Neither company has, however, openly talked about any sustainable business model about it. A permanent solution to cater to junk news is, therefore, nowhere at the moment. The social media platforms sell better in the era of highly polarized and partisan content. They hence prefer it over more measured stories on their platforms.

Junk News Aggregator:

The Junk News Aggregator is a genius part of the Computational Propaganda Project (COMPROP) of the Oxford Internet Institute at the University of Oxford. This keeps a check on the incidence and frequency of junk news circulating on the internet.

The aggregators by the OII are tools to help researchers, journalists, and the public. They track junk stories in English that are being shared and engaged with on Facebook. The aggregator monitored this activity ahead of the US midterm elections. The aggregators collect all post reactions available on Facebook. These include Likes, Comments, Shares and five emoji reactions including Love, Haha, Wow, Angry and Sad.

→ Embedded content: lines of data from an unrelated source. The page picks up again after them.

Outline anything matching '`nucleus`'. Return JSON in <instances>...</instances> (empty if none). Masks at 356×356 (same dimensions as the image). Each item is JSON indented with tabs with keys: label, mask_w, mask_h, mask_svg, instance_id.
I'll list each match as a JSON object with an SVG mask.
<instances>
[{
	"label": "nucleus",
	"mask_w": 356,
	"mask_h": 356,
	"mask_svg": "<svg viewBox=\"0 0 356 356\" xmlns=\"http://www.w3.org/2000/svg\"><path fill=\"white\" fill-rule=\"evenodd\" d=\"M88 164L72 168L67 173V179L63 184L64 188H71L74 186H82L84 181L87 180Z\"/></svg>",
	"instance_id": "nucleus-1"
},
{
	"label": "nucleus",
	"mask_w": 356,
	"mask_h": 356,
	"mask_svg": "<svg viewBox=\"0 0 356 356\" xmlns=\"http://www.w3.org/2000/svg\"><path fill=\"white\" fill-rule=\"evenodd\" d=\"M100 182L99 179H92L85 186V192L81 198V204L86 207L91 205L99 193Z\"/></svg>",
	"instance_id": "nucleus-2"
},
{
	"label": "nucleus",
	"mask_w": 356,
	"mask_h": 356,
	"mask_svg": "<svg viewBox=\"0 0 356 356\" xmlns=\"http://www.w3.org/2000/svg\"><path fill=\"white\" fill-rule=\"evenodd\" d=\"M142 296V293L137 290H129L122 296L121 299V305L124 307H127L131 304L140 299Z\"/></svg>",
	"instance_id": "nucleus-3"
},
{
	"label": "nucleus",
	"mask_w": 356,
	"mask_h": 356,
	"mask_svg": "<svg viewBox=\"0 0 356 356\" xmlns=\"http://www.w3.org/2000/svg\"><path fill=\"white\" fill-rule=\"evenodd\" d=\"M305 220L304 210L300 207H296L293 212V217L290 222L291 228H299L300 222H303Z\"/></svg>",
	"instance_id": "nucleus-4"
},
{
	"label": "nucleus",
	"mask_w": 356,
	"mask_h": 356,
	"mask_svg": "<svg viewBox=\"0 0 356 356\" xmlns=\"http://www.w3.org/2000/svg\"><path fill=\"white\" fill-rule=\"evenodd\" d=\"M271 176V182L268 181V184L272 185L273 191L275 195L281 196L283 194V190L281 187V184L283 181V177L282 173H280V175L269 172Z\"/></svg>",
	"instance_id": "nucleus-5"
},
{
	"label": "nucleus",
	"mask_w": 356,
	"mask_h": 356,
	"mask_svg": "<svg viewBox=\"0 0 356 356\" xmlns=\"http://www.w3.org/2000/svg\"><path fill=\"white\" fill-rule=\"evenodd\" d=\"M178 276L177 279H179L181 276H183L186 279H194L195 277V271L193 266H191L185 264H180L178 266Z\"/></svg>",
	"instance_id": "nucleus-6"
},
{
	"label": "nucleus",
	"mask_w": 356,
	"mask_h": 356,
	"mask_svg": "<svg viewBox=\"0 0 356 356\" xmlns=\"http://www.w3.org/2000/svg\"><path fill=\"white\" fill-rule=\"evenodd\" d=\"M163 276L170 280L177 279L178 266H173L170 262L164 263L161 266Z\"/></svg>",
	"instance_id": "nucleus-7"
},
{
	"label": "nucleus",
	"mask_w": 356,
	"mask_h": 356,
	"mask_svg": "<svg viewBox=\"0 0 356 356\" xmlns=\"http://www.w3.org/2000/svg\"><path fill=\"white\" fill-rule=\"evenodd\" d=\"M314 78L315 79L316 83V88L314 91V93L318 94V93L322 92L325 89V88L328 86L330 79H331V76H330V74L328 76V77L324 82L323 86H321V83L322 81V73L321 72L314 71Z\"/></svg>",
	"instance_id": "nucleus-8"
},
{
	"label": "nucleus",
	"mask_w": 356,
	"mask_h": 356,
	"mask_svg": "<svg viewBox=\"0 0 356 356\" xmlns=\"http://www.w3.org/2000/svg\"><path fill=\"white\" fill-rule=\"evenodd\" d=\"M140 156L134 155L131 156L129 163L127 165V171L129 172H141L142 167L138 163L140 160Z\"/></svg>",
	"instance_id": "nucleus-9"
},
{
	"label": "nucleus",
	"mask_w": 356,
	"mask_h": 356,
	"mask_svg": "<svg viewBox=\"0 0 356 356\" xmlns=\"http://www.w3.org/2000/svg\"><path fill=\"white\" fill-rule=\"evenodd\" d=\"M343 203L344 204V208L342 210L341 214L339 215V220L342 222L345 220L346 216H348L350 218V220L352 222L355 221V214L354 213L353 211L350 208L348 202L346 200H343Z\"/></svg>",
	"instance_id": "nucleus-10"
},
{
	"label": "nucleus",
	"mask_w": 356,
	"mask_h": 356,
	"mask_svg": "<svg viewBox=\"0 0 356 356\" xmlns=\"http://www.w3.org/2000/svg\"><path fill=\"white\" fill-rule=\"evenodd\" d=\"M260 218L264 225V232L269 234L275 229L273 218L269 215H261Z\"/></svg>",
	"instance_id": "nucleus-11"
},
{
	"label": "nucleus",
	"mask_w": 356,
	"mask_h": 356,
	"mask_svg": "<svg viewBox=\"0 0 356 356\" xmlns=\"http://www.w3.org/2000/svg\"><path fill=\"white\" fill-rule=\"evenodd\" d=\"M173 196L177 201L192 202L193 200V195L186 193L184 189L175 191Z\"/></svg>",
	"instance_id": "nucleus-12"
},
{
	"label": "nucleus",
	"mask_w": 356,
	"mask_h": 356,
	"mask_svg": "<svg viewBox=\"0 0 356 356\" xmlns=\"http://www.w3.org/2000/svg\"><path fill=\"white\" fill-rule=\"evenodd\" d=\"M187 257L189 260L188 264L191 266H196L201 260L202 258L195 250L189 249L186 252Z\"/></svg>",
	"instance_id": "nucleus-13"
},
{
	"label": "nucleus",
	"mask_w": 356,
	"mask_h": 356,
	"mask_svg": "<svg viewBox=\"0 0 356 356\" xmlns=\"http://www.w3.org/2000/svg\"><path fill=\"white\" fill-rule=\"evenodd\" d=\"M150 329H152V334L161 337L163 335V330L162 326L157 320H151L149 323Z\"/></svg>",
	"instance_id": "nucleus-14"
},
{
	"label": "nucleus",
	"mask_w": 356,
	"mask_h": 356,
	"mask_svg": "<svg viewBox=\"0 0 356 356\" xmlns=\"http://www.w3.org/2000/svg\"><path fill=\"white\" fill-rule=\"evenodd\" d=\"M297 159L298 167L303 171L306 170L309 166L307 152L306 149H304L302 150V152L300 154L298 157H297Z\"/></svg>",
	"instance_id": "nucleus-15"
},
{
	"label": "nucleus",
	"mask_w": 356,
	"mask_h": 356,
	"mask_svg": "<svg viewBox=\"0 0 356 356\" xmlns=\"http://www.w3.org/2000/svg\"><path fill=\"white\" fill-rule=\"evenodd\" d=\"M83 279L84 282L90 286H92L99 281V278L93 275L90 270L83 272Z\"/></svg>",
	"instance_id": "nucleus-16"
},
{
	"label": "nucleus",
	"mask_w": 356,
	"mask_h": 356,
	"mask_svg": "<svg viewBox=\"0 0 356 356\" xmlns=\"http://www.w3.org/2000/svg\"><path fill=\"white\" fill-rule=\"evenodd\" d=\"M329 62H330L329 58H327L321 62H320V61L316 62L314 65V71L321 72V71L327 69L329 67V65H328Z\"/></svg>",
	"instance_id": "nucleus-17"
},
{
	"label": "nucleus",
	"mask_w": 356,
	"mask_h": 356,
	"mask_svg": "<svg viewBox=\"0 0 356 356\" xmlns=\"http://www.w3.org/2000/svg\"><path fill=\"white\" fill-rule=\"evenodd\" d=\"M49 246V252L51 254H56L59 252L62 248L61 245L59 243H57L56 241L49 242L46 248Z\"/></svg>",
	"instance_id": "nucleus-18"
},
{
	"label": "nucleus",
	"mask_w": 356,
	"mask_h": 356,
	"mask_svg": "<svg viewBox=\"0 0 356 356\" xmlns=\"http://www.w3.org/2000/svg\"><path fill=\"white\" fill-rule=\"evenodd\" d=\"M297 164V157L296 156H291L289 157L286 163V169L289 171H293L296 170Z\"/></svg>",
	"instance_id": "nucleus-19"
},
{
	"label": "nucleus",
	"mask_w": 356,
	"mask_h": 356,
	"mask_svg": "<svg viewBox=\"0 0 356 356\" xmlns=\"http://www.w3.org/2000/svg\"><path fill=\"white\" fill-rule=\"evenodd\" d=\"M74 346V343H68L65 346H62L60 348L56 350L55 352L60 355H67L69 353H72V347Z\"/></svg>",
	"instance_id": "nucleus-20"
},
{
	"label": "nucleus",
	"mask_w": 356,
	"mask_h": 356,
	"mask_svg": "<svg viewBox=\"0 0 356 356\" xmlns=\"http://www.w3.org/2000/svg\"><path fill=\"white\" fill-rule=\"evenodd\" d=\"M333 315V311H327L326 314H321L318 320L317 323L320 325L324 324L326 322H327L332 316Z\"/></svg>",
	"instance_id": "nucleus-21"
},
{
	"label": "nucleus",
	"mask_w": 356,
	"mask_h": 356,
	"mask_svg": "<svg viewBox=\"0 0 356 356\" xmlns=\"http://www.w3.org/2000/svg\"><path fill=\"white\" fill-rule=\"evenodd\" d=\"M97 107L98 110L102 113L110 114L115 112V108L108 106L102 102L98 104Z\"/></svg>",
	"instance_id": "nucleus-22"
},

The Junk News Aggregator shows Facebook posts posted by junk news outlets on their public Facebook page. It shows posts uploaded to Facebook up to a month ago. You can filter posts based on how long ago they were posted (e.g., 1 hour ago, 2 hours ago, etc.). And also based on keywords and the publisher name. You can also sort posts, not only by when they were posted (newest/ oldest), but also by how many engagements (or reactions) they received.

Mimie Liotsiou, the creator of the Junk News Aggregator, said:

“We want to shed light on the problem of junk news, and help improve the public’s media literacy. We hope to make this issue more transparent to voters, policy-makers, and tech companies.”